The Art of Comic-Con
June 20 – September 6, 2015
Since the first convention held in San Diego 45 years ago, Comic-Con has been bringing together comics, movie, and science fiction fans, and creating a lot of great art along the way. Providing unprecedented access to original art by over 60 comics artists, The Art of Comic-Con traced the history of Comic-Con through art and provided a sneak peek into the evolving process of creating comic art. Drawing from Comic-Con's archives, the exhibition highlighted how art serves as an integral tool in promoting the organization’s mission of creating awareness of, and appreciation for, comics and related popular artforms.
[UN]BOUND: Artists’ Books from the Athenaeum Music and Art Library
January 31 – May 31, 2015
In 25 years of collecting, the Erika and Fred Torri Artists’ Books Collection at the Athenaeum has grown into an important resource for artists, researchers, and presses. In this exhibition, visitors had access to more than 50 of the Athenaeum’s rare and diverse books by 36 artists. From conceptual books of the late 1960s to 1970s to fine press limited editions and book objects, [UN]BOUND offered an unprecedented opportunity to discover the book as both object and idea in the hands of San Diego artists.
Hiding in Plain Sight: Eight Voices in Contemporary Photography
September 6, 2014 – January 11, 2015
Hiding in Plain Sight examined the evolving state of contemporary photography, as new tools and new media inspire artists to rethink traditional photographic processes. Using techniques of collage, photographic sequencing, time, and persistence of vision, artists showed how the 175-year-old medium has been shaped into its present form and suggested that it is at the dawn of a new era. Curated by scott b. davis, featured artists included Andy Cross, Amanda Dahlgren, Judith Fox, John Brinton Hogan, Michael Mulno, Han Nguyen, Scott Polach, and Rebecca Webb.
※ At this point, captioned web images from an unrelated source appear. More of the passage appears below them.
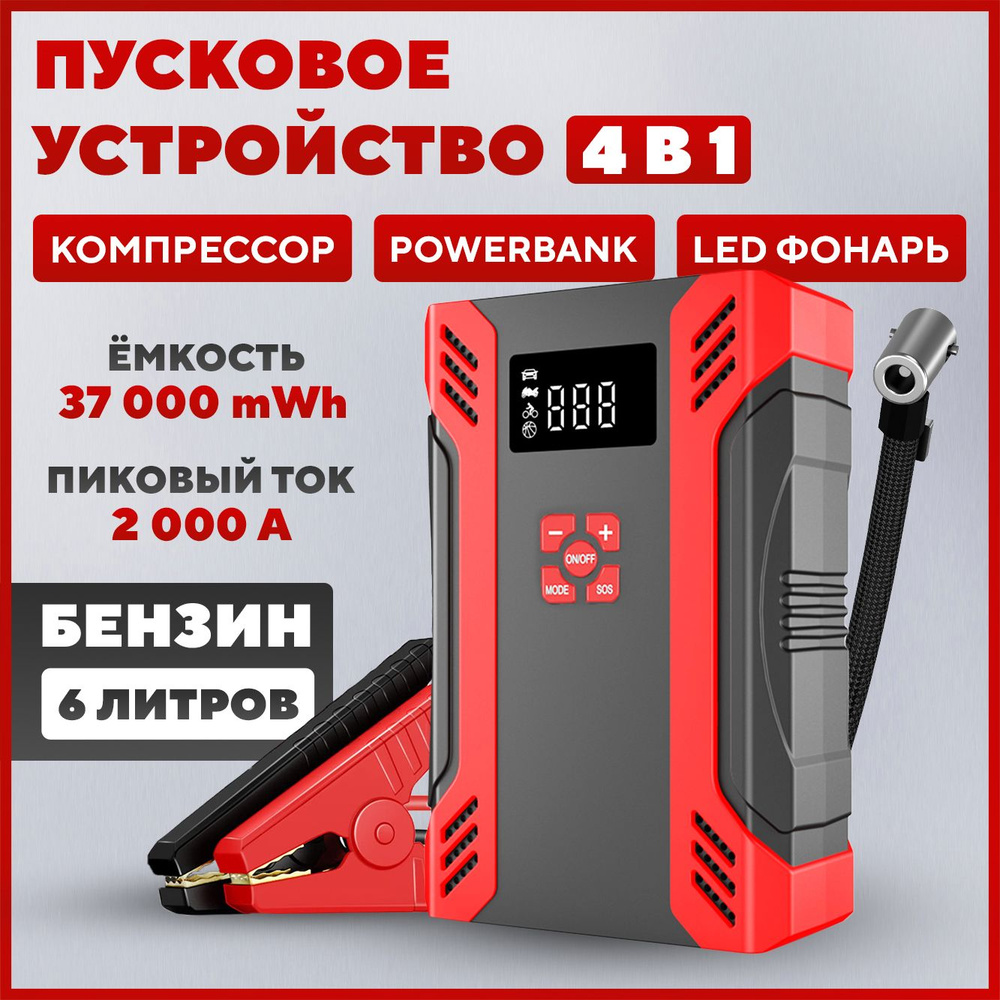 Пусковое устройство для автомобиля портативное с компрессором 12 V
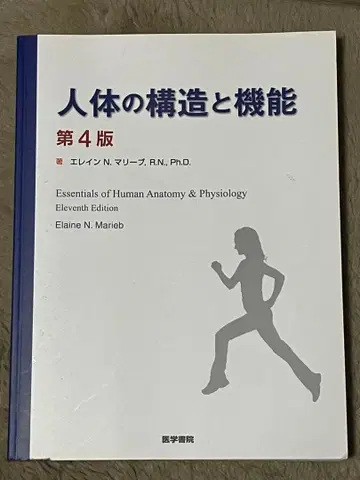 인체의 구조와 기능 제4판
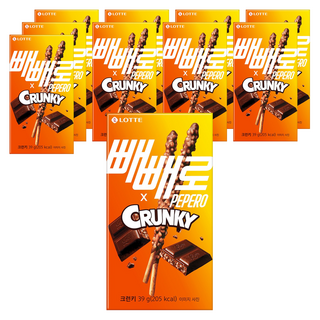 빼빼로 크런키, 39g, 10개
Intersecting lines: The Tenth Invitational Drawing Show
April 26, 2014 – August 24, 2014
Drawing is deeper than lines on a surface, as demonstrated by the convergence of concept, media and process visible in this show. Seven artists challenged assumptions about the medium by working with unexpected materials, such as cut paper, acrylic and glass, as well as the traditional charcoal, ink and graphite. Featured artists included Joshua Eggleton, John Halaka, May‐ling Martinez, Jessica McCambly, Bhavna Mehta, Herbert Olds, and Marisol Rendón.
The first Gallery exhibit in San Diego’s new Central Library celebrated the past success of the Public Library’s Visual Arts Program, and marked a new beginning. The VAP was created by Mark-Elliot Lugo in 1997 and curated by him until 2012. The program demonstrated the library's role as a cultural institution embracing a broad range of disciplines while helping San Diego's mid‐career and older professional artists achieve wider attention. The exhibition was curated by Kathryn Kanjo and featured artists who previously exhibited in the Visual Arts Program, including Faiya Fredman, Suda House, Jeff Irwin, Gail Roberts, Philipp Scholz Rittermann, Lynn Schuette, Ernest Silva and Vicki Walsh.